The next major update to Google’s mobile operating system is beginning to take shape. Android 17, currently in beta for developers, introduces new protection layers focused on two key areas: one-time password (OTP) messages and app access to the local network.

Stronger barriers against OTP code theft

One of the most significant changes concerns SMS verification codes. Android 17 will automatically delay app access to these messages for up to three hours, a move designed to reduce account hijacking attacks.

This safeguard applies to both traditional OTP text messages and WebOTP formats. By doing so, the operating system makes it harder for malicious apps to instantly capture codes sent by banks, online services or two-factor authentication platforms.

At a time when SMS verification remains common, this adjustment represents a meaningful boost to user privacy and security.

New permission to control local network access

Another key feature is the introduction of a dedicated runtime permission for accessing the local network. This control will be managed under the “Nearby devices” section.

The goal is to prevent apps with unrestricted access from collecting information about a user’s network environment. From now on, explicit authorization will be required, adding an extra layer of transparency and control.

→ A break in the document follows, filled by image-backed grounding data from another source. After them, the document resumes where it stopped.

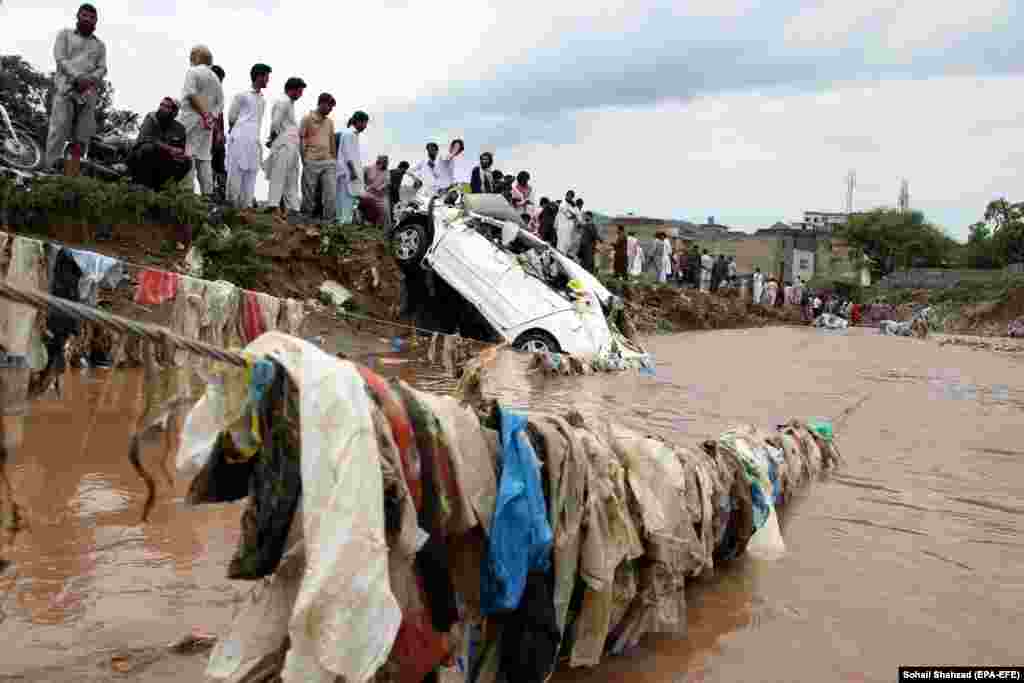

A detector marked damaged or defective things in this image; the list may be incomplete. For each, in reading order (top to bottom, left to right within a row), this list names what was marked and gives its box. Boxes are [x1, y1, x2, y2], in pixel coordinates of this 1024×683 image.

overturned white car [387, 184, 643, 362]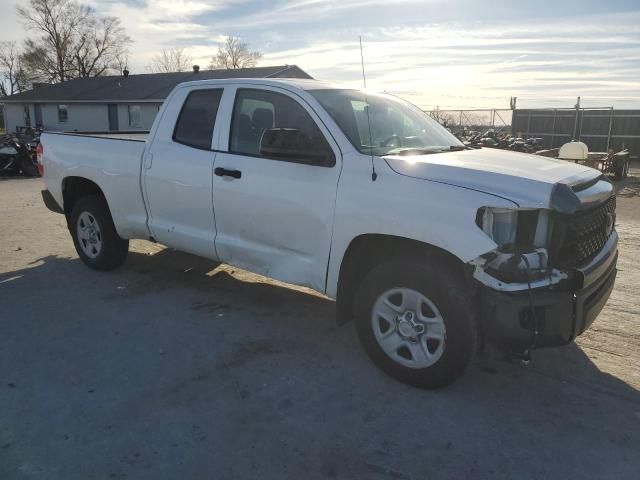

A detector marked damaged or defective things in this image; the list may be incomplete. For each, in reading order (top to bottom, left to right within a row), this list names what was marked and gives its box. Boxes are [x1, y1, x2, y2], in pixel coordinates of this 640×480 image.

damaged front bumper [478, 230, 616, 346]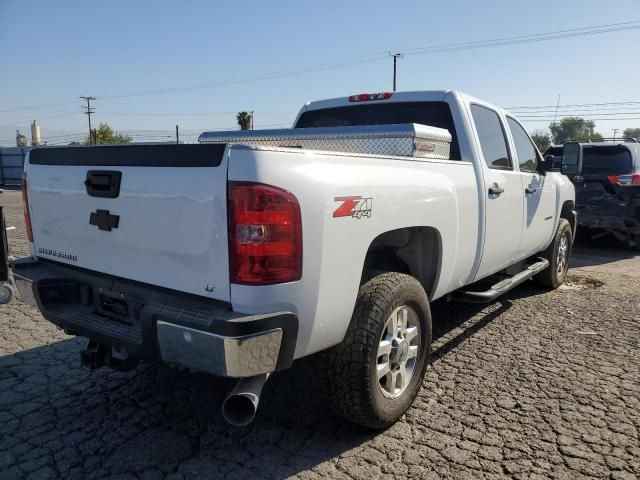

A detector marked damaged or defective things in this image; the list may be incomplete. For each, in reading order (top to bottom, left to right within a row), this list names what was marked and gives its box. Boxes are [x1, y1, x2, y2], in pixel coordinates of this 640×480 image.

cracked pavement [1, 189, 640, 478]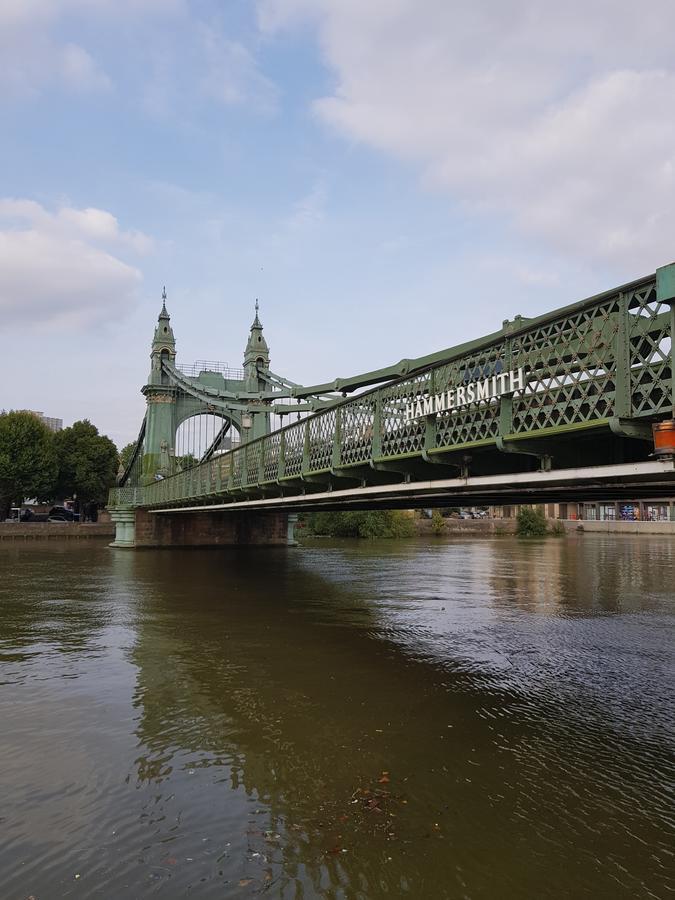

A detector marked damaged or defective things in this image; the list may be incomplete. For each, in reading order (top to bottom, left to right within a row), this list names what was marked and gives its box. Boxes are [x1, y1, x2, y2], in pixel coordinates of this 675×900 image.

rusty metal fixture [652, 416, 675, 454]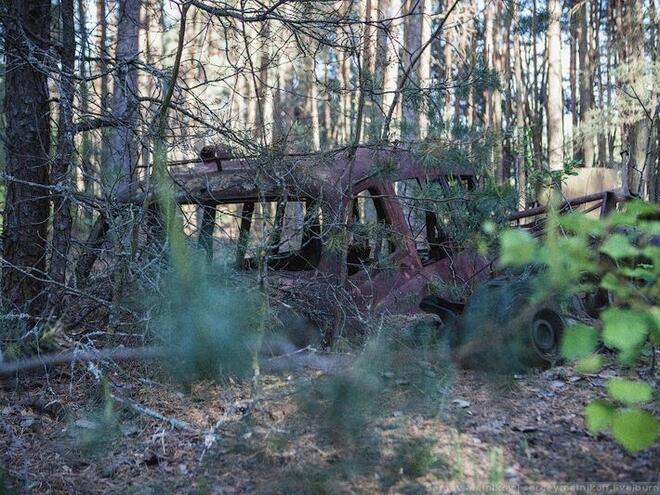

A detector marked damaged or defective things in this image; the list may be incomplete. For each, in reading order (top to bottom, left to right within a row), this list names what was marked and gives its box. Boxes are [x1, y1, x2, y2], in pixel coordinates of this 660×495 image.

rusted abandoned vehicle [90, 145, 628, 362]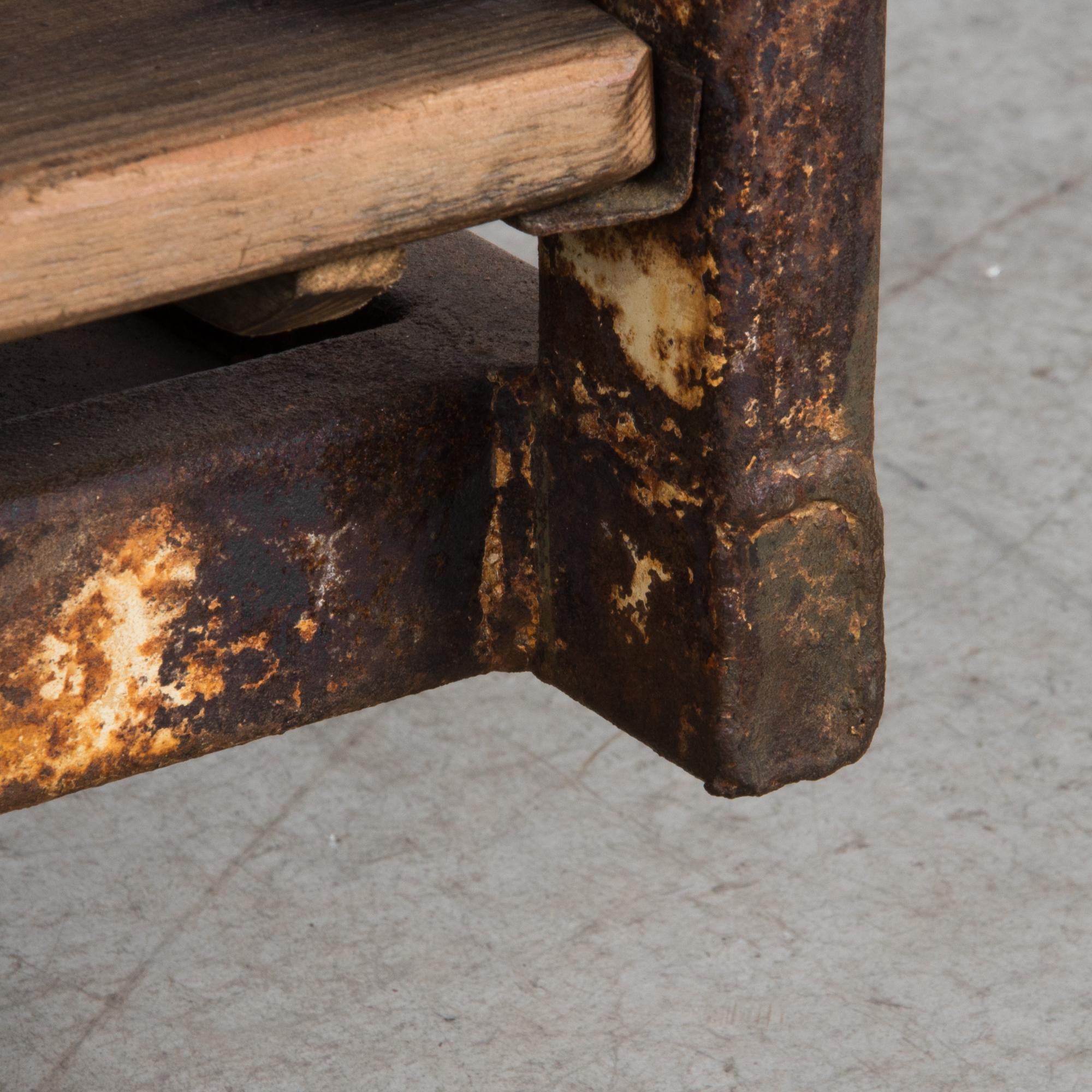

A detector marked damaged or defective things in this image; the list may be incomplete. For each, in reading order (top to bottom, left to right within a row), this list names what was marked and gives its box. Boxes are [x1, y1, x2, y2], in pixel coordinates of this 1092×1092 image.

orange rust stain [0, 502, 199, 795]
rusted metal frame [0, 237, 537, 812]
rusted metal frame [529, 0, 887, 795]
rusty steel leg [531, 0, 887, 795]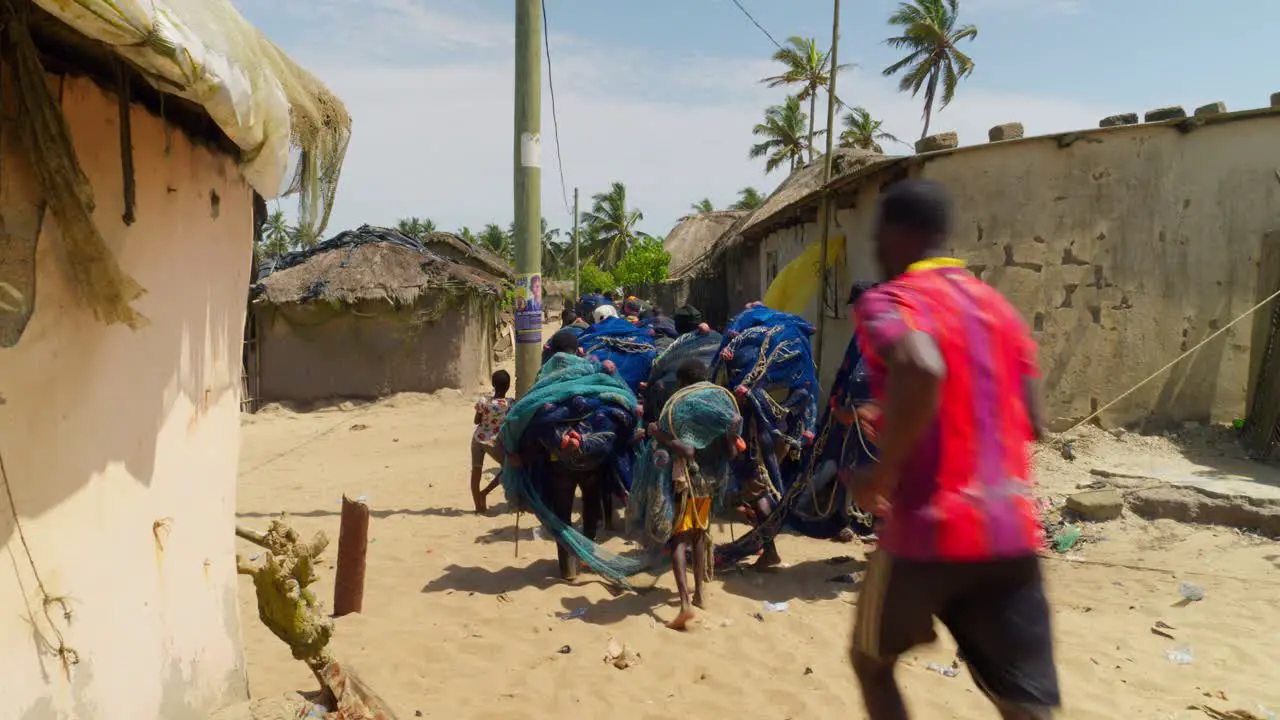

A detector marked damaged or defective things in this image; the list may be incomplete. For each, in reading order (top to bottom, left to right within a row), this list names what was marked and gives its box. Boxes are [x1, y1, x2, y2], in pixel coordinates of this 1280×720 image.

broken concrete slab [1100, 112, 1141, 128]
broken concrete slab [1146, 104, 1182, 121]
broken concrete slab [1192, 101, 1223, 117]
broken concrete slab [983, 121, 1024, 141]
broken concrete slab [916, 132, 957, 153]
broken concrete slab [1064, 484, 1126, 517]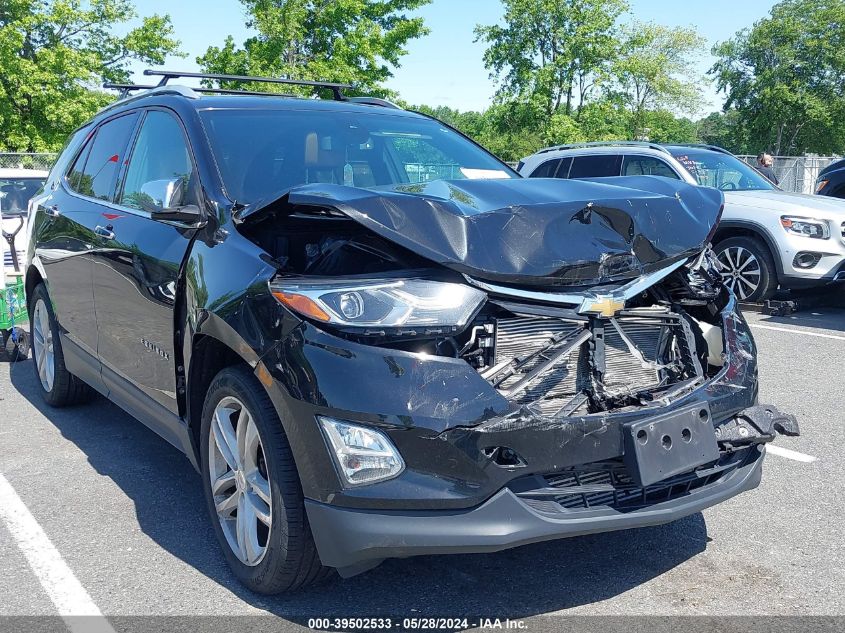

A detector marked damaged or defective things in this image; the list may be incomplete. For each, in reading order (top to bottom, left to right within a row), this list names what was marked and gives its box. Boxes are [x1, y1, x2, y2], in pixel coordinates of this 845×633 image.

broken headlight [270, 282, 482, 330]
crumpled hood [241, 177, 724, 288]
damaged front end [242, 175, 796, 576]
torn bumper cover [268, 294, 796, 576]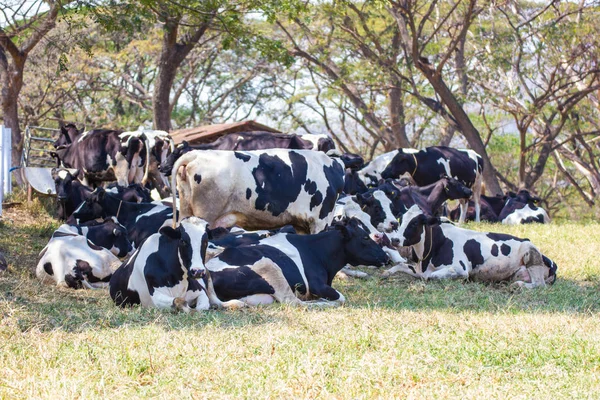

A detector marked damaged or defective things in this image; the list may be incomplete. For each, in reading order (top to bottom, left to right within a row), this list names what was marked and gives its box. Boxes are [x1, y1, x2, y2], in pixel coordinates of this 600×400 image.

rusty metal roof [169, 121, 282, 145]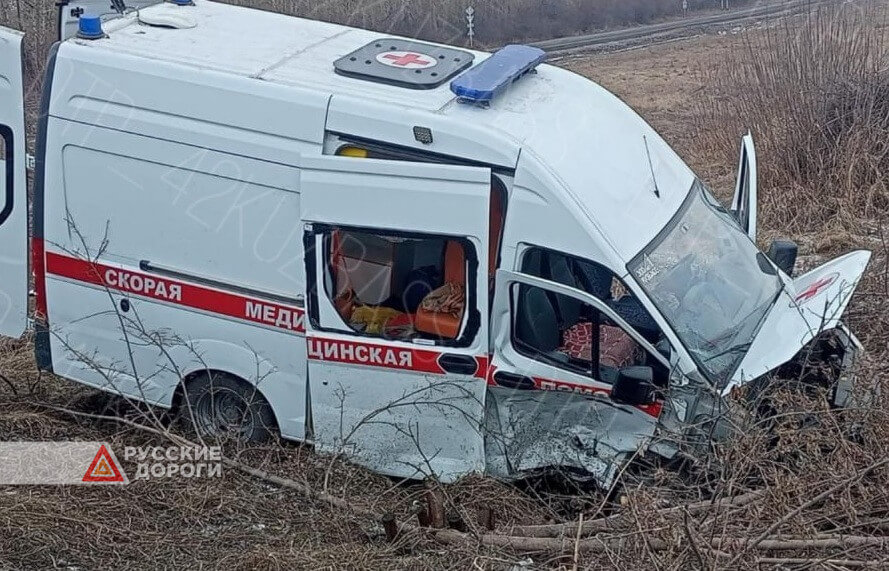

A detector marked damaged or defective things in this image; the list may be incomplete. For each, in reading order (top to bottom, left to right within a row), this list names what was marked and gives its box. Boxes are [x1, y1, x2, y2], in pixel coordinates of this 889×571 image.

shattered windshield [628, 181, 780, 386]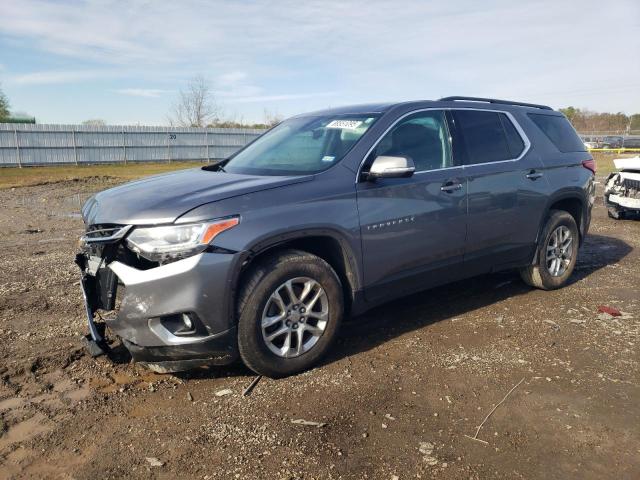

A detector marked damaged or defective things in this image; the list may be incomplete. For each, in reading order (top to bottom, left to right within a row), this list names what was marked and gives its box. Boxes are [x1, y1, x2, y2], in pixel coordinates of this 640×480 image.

damaged front bumper [76, 231, 241, 374]
broken headlight housing [124, 218, 239, 262]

Improved multi-device experience

Android 17 also enhances cross-device connectivity. Google is working on a new API called Handoff that will allow users to resume a task on a different device — for example, starting on a smartphone and continuing on a tablet — supported by synchronization through CompanionDeviceManager.

The vision is clear: seamless continuity without compromising security.

More features for developers and user experience

Highlights in beta 2 include:

• Creation of conversation bubbles from any app across smartphones, foldables and tablets.

• An EyeDropper API capable of capturing any on-screen color without requiring sensitive full screen capture permissions.

• A system-level contact picker offering temporary, limited access only to the specific data approved by the user.

• The new "FEATURE_NEURAL_PROCESSING_UNIT" declaration, enabling apps to access the neural processing unit (NPU) when available on the device.

In addition, the second beta fixes previous bugs and continues optimizing performance, stability and privacy.

Security at the core

With Android 17, Google makes it clear that security is no longer optional but foundational. Enhanced control over verification codes and local network access directly addresses increasingly sophisticated threats.

The final release will reveal the full picture, but one thing is already certain: the next generation of Android is firmly focused on protecting what matters most — our data.